:: DATASET CONTENT ::
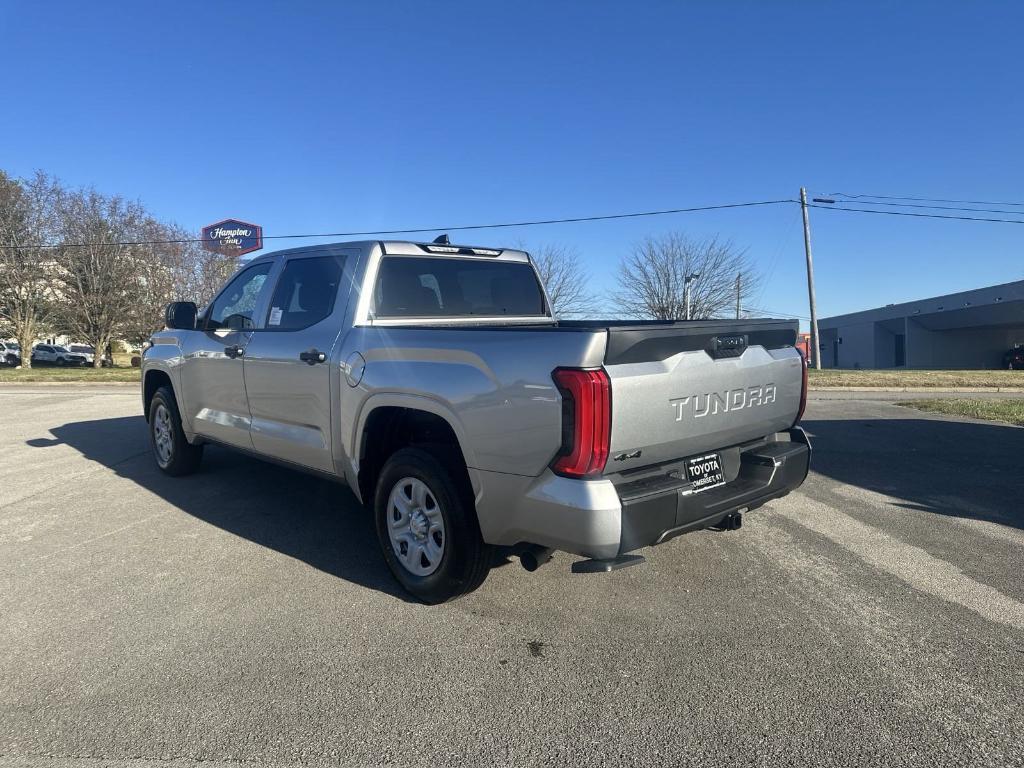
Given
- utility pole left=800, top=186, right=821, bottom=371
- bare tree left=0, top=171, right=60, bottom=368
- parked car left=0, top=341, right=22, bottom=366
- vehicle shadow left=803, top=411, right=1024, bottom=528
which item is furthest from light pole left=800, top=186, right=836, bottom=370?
parked car left=0, top=341, right=22, bottom=366

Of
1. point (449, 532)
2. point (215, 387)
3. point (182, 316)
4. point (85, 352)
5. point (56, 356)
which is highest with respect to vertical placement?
point (85, 352)

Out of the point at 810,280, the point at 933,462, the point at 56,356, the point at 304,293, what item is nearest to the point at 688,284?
the point at 810,280

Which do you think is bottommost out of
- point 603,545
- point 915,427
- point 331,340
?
point 915,427

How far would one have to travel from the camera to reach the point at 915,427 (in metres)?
9.57

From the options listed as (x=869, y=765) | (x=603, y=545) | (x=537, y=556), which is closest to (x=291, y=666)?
(x=537, y=556)

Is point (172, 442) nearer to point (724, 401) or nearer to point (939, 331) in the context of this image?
point (724, 401)

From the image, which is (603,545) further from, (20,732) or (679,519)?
(20,732)

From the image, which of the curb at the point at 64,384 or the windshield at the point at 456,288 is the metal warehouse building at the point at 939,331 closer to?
the windshield at the point at 456,288

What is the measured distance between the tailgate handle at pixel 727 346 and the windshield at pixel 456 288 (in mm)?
1974

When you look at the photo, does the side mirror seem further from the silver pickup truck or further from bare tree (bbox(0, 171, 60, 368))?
→ bare tree (bbox(0, 171, 60, 368))

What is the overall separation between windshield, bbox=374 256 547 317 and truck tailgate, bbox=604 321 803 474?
1.90 meters

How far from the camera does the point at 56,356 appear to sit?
46.3 m

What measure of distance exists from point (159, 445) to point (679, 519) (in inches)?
217

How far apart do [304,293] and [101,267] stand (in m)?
36.5
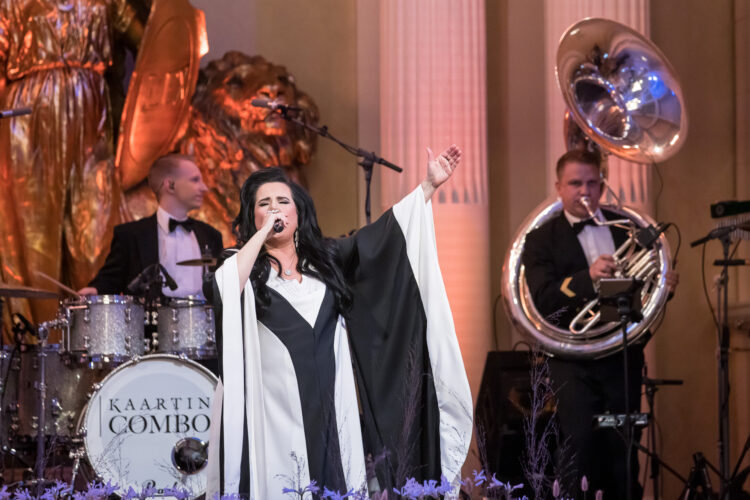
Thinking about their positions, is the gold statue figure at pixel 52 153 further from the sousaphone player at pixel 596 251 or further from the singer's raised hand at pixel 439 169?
the singer's raised hand at pixel 439 169

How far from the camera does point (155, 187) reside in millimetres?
7109

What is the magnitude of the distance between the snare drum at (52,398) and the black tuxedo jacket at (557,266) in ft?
7.92

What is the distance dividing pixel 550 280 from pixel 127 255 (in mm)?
2541

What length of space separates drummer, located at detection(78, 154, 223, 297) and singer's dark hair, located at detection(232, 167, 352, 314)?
7.83ft

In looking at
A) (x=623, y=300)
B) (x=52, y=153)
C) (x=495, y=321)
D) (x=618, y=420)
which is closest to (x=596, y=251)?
(x=623, y=300)

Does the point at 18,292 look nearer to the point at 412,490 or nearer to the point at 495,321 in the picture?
the point at 495,321

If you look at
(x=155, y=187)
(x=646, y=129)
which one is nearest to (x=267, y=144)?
(x=155, y=187)

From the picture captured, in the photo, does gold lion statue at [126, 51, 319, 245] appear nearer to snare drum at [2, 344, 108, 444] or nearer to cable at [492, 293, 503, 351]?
cable at [492, 293, 503, 351]

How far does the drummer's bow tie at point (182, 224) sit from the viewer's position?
6.96m

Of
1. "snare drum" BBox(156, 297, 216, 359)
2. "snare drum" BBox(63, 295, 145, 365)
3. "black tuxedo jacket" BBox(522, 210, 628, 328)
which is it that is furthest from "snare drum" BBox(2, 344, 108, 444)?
"black tuxedo jacket" BBox(522, 210, 628, 328)

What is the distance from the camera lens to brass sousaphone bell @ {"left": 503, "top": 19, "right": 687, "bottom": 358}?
611 cm

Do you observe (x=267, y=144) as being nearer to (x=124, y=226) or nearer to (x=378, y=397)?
(x=124, y=226)

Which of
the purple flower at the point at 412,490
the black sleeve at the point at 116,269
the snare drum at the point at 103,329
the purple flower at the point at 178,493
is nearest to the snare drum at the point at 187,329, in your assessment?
the snare drum at the point at 103,329

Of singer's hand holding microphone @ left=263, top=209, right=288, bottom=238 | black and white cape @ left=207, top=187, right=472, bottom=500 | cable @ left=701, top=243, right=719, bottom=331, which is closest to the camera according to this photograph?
black and white cape @ left=207, top=187, right=472, bottom=500
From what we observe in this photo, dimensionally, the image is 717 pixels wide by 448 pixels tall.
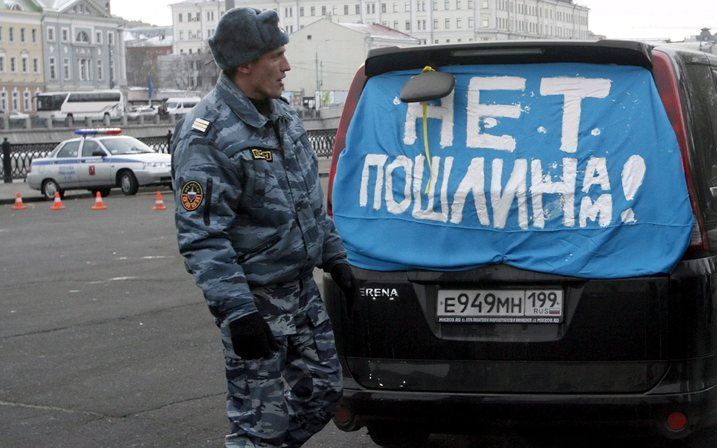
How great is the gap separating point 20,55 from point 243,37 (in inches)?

:: DESCRIPTION OF THE TASK ::
Copy everything in the records above except the pictures, exactly as written.

:: TASK ANSWER ::
Given
- utility pole left=800, top=186, right=821, bottom=371
- bare tree left=0, top=171, right=60, bottom=368
- parked car left=0, top=341, right=22, bottom=366
- vehicle shadow left=803, top=411, right=1024, bottom=528
which item is furthest from light pole left=800, top=186, right=836, bottom=370?
parked car left=0, top=341, right=22, bottom=366

Of
1. point (449, 532)
2. point (215, 387)
3. point (182, 316)
4. point (85, 352)
5. point (56, 356)
which is highest with respect to vertical placement?
point (85, 352)

Out of the point at 810,280, the point at 933,462, the point at 56,356, the point at 304,293, what item is nearest to the point at 688,284?
the point at 810,280

Which do you think is bottommost out of
- point 603,545
- point 915,427
- point 331,340
?
point 915,427

How far would one have to travel from the camera to reach the point at 915,427 (in metres)?
9.57

From the options listed as (x=869, y=765) | (x=603, y=545) | (x=537, y=556), which is closest to (x=291, y=666)?
(x=537, y=556)

Is point (172, 442) nearer to point (724, 401) or nearer to point (939, 331) in the context of this image?
point (724, 401)

From the image, which is (603,545) further from, (20,732) or (679,519)?
(20,732)

From the image, which of the curb at the point at 64,384 or the windshield at the point at 456,288 is the metal warehouse building at the point at 939,331 closer to?
the windshield at the point at 456,288

What is the measured distance between the tailgate handle at pixel 727 346 and the windshield at pixel 456 288 (in mm)?
1974

When you look at the photo, does the side mirror seem further from the silver pickup truck or further from bare tree (bbox(0, 171, 60, 368))?
→ bare tree (bbox(0, 171, 60, 368))

What is the overall separation between windshield, bbox=374 256 547 317 and truck tailgate, bbox=604 321 803 474?
1.90 meters

How far from the camera does the point at 56,356 appear to sit?
46.3 m

What measure of distance exists from point (159, 445) to point (679, 519) (in inches)?
217

How far apart do [304,293] and [101,267] stand (in m)?
36.5
Thinking about their positions, is the gold statue figure at pixel 52 153 further from the sousaphone player at pixel 596 251 or further from the singer's raised hand at pixel 439 169?
the singer's raised hand at pixel 439 169

How far from the camera does point (155, 187) reside in millimetres?
7109

What is the magnitude of the distance between the snare drum at (52,398) and the black tuxedo jacket at (557,266) in ft?
7.92

What is the distance dividing pixel 550 280 from pixel 127 255 (in mm)?
2541

What length of space separates drummer, located at detection(78, 154, 223, 297) and singer's dark hair, located at detection(232, 167, 352, 314)?
7.83ft

In looking at
A) (x=623, y=300)
B) (x=52, y=153)
C) (x=495, y=321)
D) (x=618, y=420)
which is closest to (x=596, y=251)?
(x=623, y=300)

Does the point at 18,292 look nearer to the point at 412,490 or nearer to the point at 495,321 in the picture?
the point at 495,321

If you look at
(x=155, y=187)
(x=646, y=129)
which one is nearest to (x=267, y=144)?
(x=155, y=187)

From the picture captured, in the photo, does gold lion statue at [126, 51, 319, 245] appear nearer to snare drum at [2, 344, 108, 444] or nearer to cable at [492, 293, 503, 351]?
cable at [492, 293, 503, 351]

How far does the drummer's bow tie at point (182, 224) sit from the viewer's position?
6.96m

Of
1. "snare drum" BBox(156, 297, 216, 359)
2. "snare drum" BBox(63, 295, 145, 365)
3. "black tuxedo jacket" BBox(522, 210, 628, 328)
which is it that is furthest from "snare drum" BBox(2, 344, 108, 444)?
"black tuxedo jacket" BBox(522, 210, 628, 328)

What is the distance from the camera lens to brass sousaphone bell @ {"left": 503, "top": 19, "right": 687, "bottom": 358}?
611 cm

Do you observe (x=267, y=144) as being nearer to (x=124, y=226) or nearer to (x=378, y=397)?
(x=124, y=226)

Which of
the purple flower at the point at 412,490
the black sleeve at the point at 116,269
the snare drum at the point at 103,329
the purple flower at the point at 178,493
is nearest to the snare drum at the point at 187,329, in your assessment?
the snare drum at the point at 103,329

Of singer's hand holding microphone @ left=263, top=209, right=288, bottom=238 | black and white cape @ left=207, top=187, right=472, bottom=500 | cable @ left=701, top=243, right=719, bottom=331, which is closest to the camera according to this photograph?
black and white cape @ left=207, top=187, right=472, bottom=500
From what we observe in this photo, dimensionally, the image is 717 pixels wide by 448 pixels tall.
How great is the gap separating point 20,55 from point 243,37 (in inches)?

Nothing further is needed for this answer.